## TEXT BLOCK
· · · ·
Investments in H’tota were a big mistake – Eran

Governor of the Central Bank of Sri Lanka, Dr. Indrajith Coomaraswamy stated that the Government was in the process of attempting to deepen and widen the agreement with India to include services, investment, training and technology, in addition to goods.

Dr. Indrajith Coomaraswamy expressed these sentiments upon addressing the inauguration ceremony of the Sri Lanka Economic Summit of 2017 as the keynote speaker of the event.

His speech addressed the three aspects of changing approaches to policy, changing focus, and changing business models, in order to transform the economy.

Addressing the first aspect of changing business models to transform the economy, Dr. Coomaraswamy stated that even though the country could not afford to focus on low labour cost manufacturing, Sri Lanka could still become competitive in other areas of manufacturing.

He urged the public to not focus on the negatives, and instead rationally ask themselves if we were going in the right direction.

If we are going in the right direction, I would urge you to put your money here rather than in Bangladesh or in Fiji or in Ethiopia, he said.

Dr. Coomaraswamy also remarked how upsetting it was that foreigners were investing in the Sri Lankan stock markets and yet the domestic private sector still had their “wallets tightly buttoned down”.

Speaking on transforming the economy through policy change, he stated that the country needed a much more “forward-looking” monetary policy.

“What we really need to do is to get away from the past practice of having an overvalued exchange rate” Dr. Indrajith Coomaraswamy said, citing the overvalued exchange rate as unsustainable, and explained that the exchange rate must be set in such a way that it was market-oriented.

During his keynote address, the Central Bank Governor also proceeded to commend how the Customs process was being improved through computerization and technological involvement.

Speaking on trade policy and the Government’s relevant role, he stated that the Government had for the first time put out a trade policy framework which was a “coherent and well-written” 20-page long document that outlined the Government’s trade policy.

He added that the Government had also introduced an anti-dumping bill in order to provide domestic producer protection which he said was now well-underway in terms of legislation.

“There is no [other] country in the world which has got preferential access to China, India [as well as] Europe,” he said, and added that the preferential access must be leveraged in order to attract investment to the country.
· · · ·
## WRITTEN REQUEST 1
Please copy the summit speech article word for word, starting at "His speech addressed" and ending at "areas of manufacturing.".
## WRITTEN REQUEST 2
Answer these questions from the summit speech article:
(a) At which event did Dr. Indrajith Coomaraswamy speak as keynote speaker?
(b) How many pages long is the Government's trade policy framework document?
(c) Which three places does Sri Lanka have preferential access to, according to the Governor?

## SUPPLIED INFORMATION
· · · ·
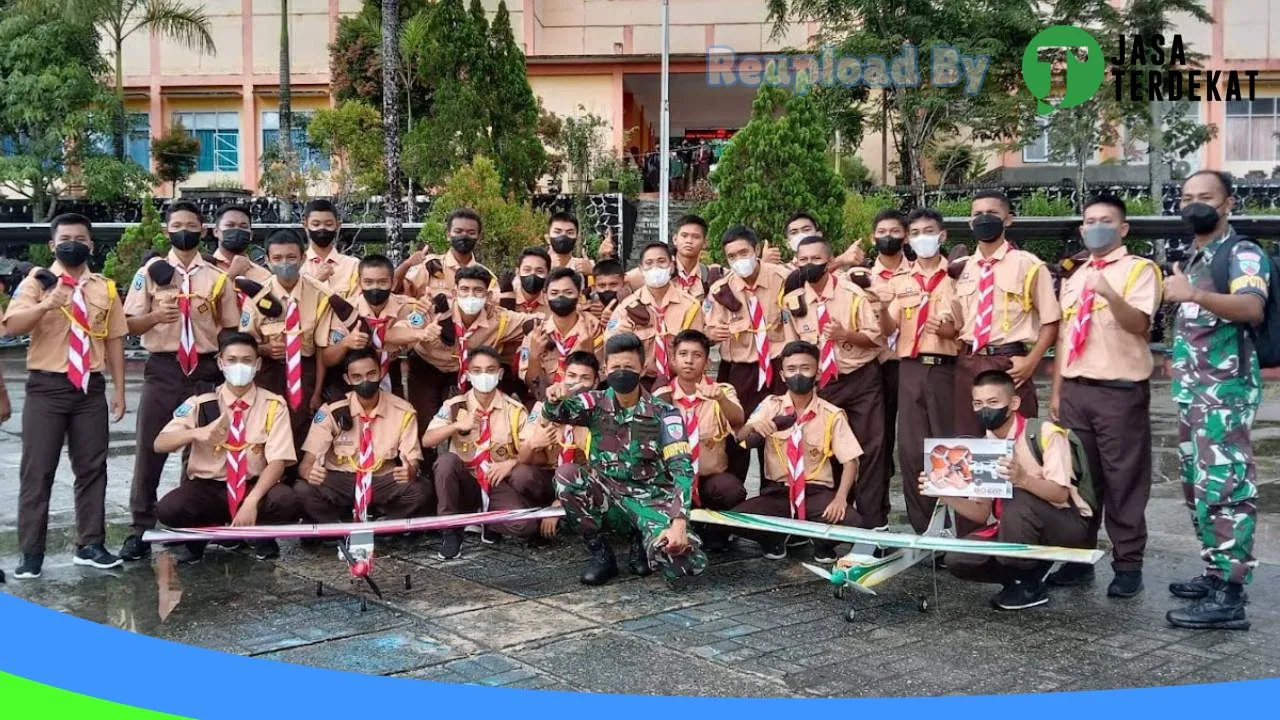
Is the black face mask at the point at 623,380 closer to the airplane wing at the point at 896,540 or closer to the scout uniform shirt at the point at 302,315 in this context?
· · · ·
## COMPLETE OUTPUT 1
His speech addressed the three aspects of changing approaches to policy, changing focus, and changing business models, in order to transform the economy.

Addressing the first aspect of changing business models to transform the economy, Dr. Coomaraswamy stated that even though the country could not afford to focus on low labour cost manufacturing, Sri Lanka could still become competitive in other areas of manufacturing.

## COMPLETE OUTPUT 2
(a) The inauguration ceremony of the Sri Lanka Economic Summit of 2017
(b) 20 pages
(c) China, India and Europe